C’est une première. Depuis l’éclatement, le 19 septembre 2002, de la crise politico-militaire, les deux hommes ne s’étaient pas parlé. Et là, non seulement ils s’échangent un courrier, mais ils se tutoient ! Comme au bon vieux temps de la Fesci (Fédération estudiantine et scolaire de Côte d’Ivoire). Voilà un dialogue entre Charles Blé Goudé et Guillaume Soro, les deux faces d’une même médaille, comme le pense un de leurs compatriotes Yacouba Konaté, philosophe et critique d’art.

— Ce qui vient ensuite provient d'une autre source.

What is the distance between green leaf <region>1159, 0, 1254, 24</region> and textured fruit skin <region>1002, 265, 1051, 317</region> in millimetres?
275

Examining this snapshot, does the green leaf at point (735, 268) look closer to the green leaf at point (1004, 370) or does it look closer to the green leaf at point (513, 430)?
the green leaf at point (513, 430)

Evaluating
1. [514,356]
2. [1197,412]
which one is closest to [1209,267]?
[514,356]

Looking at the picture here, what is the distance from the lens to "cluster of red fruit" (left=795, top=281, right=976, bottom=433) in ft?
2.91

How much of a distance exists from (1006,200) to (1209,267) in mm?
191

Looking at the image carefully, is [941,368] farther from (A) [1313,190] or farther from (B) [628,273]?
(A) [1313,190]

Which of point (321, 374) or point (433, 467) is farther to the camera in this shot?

Parlant du conflit, ce dernier écrit : « Avec le choc du 19 septembre, la Côte d’Ivoire semble avoir troqué sa réputation d’oasis et de havre de paix contre de longs mois de guerre. Ce changement de décor ne va pas sans quelques changements de rôles… Dans les replis de la confrontation entre le Mouvement patriotique de Côte d’Ivoire [MPCI] et le régime de Laurent Gbagbo s’opposent deux condisciples du département d’anglais, deux compagnons de route, deux camarades qui ont souvent partagé la même chambre, les mêmes pratiques de la violence. Parce que Charles Blé Goudé a été le secrétaire de la Fesci au moment où Guillaume Soro en était le secrétaire général, parce que la notion de patriotisme apparaît dans les noms des mouvements animés par les deux protagonistes, on peut dire qu’il y a « match dans match » ». Du moins à première vue.

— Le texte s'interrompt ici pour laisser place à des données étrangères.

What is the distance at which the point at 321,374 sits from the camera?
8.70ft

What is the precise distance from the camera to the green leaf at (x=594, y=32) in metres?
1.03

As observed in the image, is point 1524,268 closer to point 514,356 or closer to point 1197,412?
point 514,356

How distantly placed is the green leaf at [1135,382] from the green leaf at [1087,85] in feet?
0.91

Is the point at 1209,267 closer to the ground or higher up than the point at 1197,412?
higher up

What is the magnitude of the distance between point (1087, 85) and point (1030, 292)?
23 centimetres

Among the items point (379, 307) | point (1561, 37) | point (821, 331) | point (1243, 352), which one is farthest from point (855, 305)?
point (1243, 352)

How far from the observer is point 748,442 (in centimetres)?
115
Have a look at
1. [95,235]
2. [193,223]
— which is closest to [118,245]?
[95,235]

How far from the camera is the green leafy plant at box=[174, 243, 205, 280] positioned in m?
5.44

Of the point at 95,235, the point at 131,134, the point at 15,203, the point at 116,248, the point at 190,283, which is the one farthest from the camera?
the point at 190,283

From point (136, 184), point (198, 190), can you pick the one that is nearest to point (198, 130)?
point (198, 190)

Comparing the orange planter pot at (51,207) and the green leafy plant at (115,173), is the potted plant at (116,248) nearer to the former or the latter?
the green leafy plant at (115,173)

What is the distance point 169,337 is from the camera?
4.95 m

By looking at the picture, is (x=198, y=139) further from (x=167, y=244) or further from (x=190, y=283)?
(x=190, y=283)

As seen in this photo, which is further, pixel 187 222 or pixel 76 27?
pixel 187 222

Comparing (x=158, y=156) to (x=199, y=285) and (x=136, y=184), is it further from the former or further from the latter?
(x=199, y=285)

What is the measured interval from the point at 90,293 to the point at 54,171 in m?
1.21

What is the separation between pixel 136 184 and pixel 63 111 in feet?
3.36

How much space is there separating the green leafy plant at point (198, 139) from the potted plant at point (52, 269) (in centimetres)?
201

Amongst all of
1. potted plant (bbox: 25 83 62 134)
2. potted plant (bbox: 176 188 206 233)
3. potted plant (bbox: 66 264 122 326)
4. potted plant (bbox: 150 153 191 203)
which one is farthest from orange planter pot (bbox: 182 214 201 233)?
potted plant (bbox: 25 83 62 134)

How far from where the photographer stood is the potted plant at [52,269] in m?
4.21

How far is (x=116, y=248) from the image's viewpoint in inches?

Mais les deux anciens camarades de campus ne jouent pas la même partition. Dans sa lettre du 22 juin publiée par le quotidien Le Temps, Charles Blé Goudé use de la corde sensible. Deux jours plus tôt, Guillaume Soro a failli être tué dans un attentat contre son cortège entre Korhogo et Bouaké. Le chef des patriotes d’Abidjan s’inquiète pour la vie de son ancien condisciple. Il le met en garde contre ses compagnons d’armes. Fraternellement, il l’appelle « mon ami Bogota », en référence aux années Bédié quand Soro, leader étudiant clandestin, portait un nom de guerre. Déjà dans ces colonnes, en janvier dernier, il avait lâché : « Soro demeure mon ami. Il a joué dans une équipe qui n’est pas la sienne. Il doit revenir à sa famille naturelle : la jeunesse de gauche » (J.A.I. n° 2246).

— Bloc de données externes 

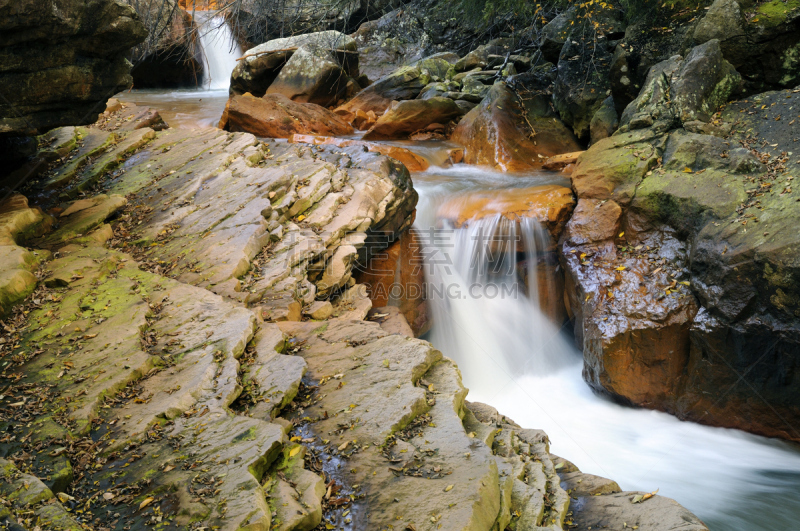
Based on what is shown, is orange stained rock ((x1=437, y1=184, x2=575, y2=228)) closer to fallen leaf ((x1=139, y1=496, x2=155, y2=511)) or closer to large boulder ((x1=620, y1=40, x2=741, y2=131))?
large boulder ((x1=620, y1=40, x2=741, y2=131))

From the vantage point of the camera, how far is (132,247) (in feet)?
20.8

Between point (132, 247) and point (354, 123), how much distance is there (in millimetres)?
8186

Dans sa réponse du 23 juin parue dans L’Intelligent d’Abidjan, le secrétaire général des Forces nouvelles se place sur un tout autre registre. Un peu d’émotion au début : « Cher Charles, voilà une lettre [qui] me touche particulièrement. » Puis, très vite, les choses sérieuses. L’important, dit Guillaume Soro, c’est de faire « des élections libres, transparentes et ouvertes à tous ». Alors la famille pourra se réunir à nouveau. Soro ne renie pas son passé, mais il réagit en homme politique. Son regard reste fixé sur les accords de Marcoussis. Entre le « ministre de la rue » d’Abidjan et le « Robin des Bois » de Bouaké, ce premier échange de lettres ressemble donc à un dialogue de sourds. Mais il a le mérite d’exister. Les deux hommes sont jeunes. 32 ans l’un et l’autre. Sans doute pressentent-ils qu’un jour ou l’autre, inévitablement, leurs chemins se croiseront à nouveau.